As happened in Egypt with Hosni Mubarak and Ben Ali in Tunisia (when each ordered his loyalist forces and/or the military to fire on its own people) Libyan strongman Muammar Qaddafi is doing the same in Libya.
As we know, Ben Ali's regime fell within days of a Tunisian general refusing the order to fire on Tunisian protestors.
Mubarak's police and security forces initially attacked Egyptian protestors but the army (initially neutral while standing as a buffer between the protestors and the security forces) finally abandoned its neutrality and sided with the protestors, whereby Mubarak eventually turned over his power to the Supreme Military Council.
In Libya, Qaddafi has acted more brutally, sending in militiamen, mercenaries (from other African countries) war planes and helicopters to gun down and strafe protestors in Benghazi (where apparently the protestors have gained control of Libya's second city) while the capital, Tripoli remains under siege. Reports indicate hundreds have been killed in Benghazi and Tripoli.
In light of the brutality the Libyan Justice Minister Mustafa al-Jeleil resigned in protest over Qaddafi's deadly response and the Libyan mission to the U.N. called on Qaddafi to step down and "to leave as soon as possible"he has to stop killing the Libyan people".
Libya's Arab League representative Abdul al-Howni also resigned calling Qaddafi's actions "genocide".
An opposition web site reported a senior military official Colonel Abdul Younes resigned and the newspaper Asharq al-Awset reported a top general Abu Younes was placed under house arrest for refusing the order fire against protestors.
Two Libyan fighter pilots defected and flew to the nearby island of Malta and asked for asylum there according to a Reuters dispatch.
What the killings ordered by Qaddafi have done in Libya has emboldened the protestors particularly in Benghazi where they seized control as the security forces pulled back to Tripoli. The demonstrators have vowed to head to Tripoli and join the battle against the government and liberate that city. As one protestor said of Qaddafi, "He will never let go of his power. This is a dictator, an emperor. He will die before he gives an inch. But we are no longer afraid. We are ready to die after what we have seen".

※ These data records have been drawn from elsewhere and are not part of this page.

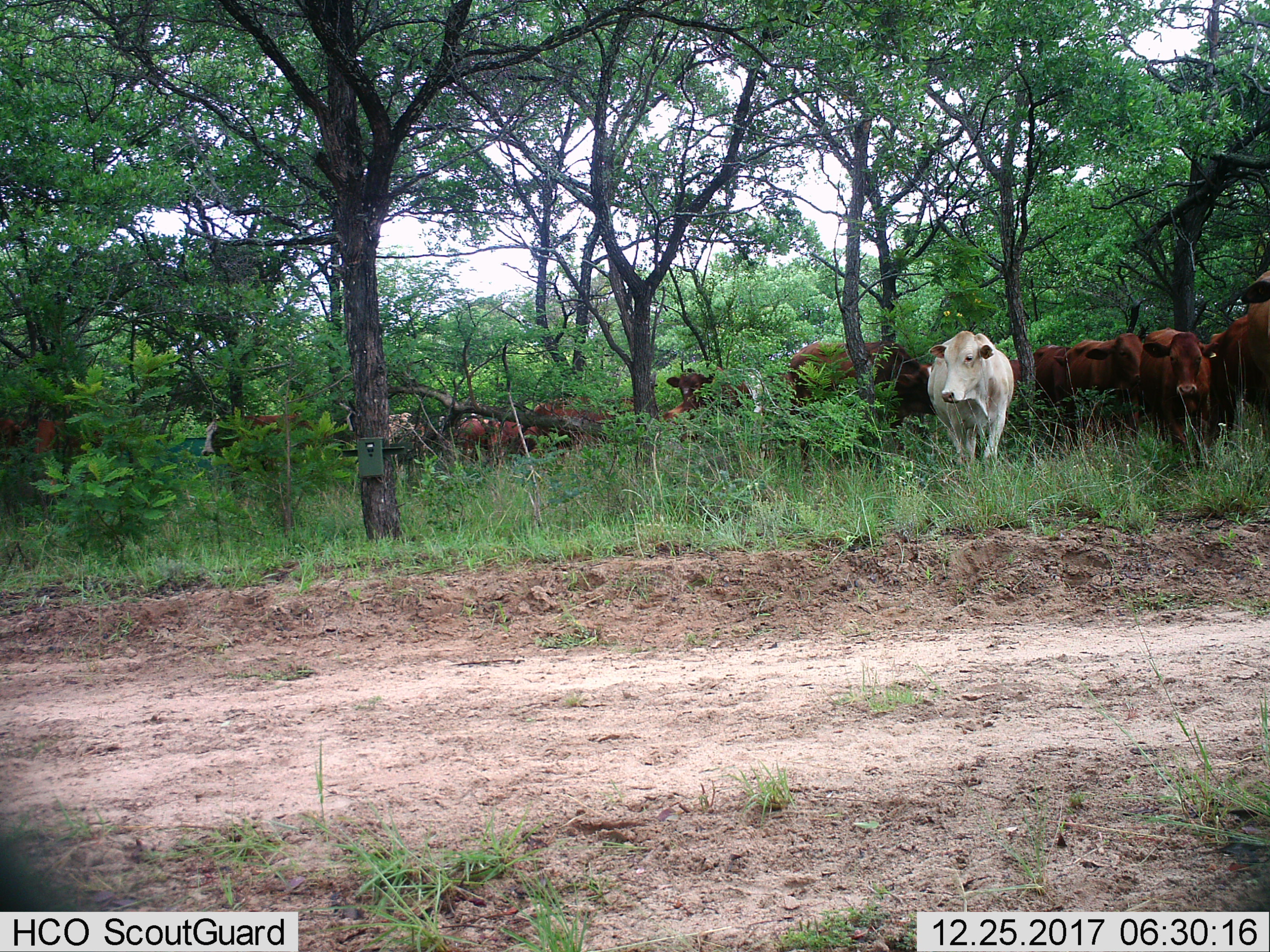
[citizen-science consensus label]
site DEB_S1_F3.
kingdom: Animalia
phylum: Chordata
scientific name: Vertebrata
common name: domestic animal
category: domesticanimal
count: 11-50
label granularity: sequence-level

Although the fissures to Qaddafi's rule are evident, the key to whether he stays in power or falls remains with the military. If the generals decide to side with the protestors, Qaddafi's downfall would seem to be all but certain. The protestors have indicated they wanted a secular interim government led by the army in cooperation with a council of Libyan tribes.
The revolutionary fervor we have been witnessing in many of the Arab states seems far from abating. Reforms by the tyrants are met with derision by the protestors as "too little and too late". Suppressing the demonstrators with attacks and murder seem to embolden the opposition with more determination and resolve to overthrow the regime (as opposed to cringing in fear and crawling away meekly).
The Arab rebellion against official state tyranny is alive and well; now centered in Libya but continuing in Yemen, Algeria, Bahrain, Jordan, Djibouti, Morocco, Mauritania and beyond the Arab world.
If not signaling a new world order at the very least a crumbling of long standing dictatorships that have beset the Middle East and been actively supported by the U.S. in the name of maintaining "stability" and fighting Islamic terrorism.
That failed U.S. policy is crumbling along with the tyrants falling like so many dominoes.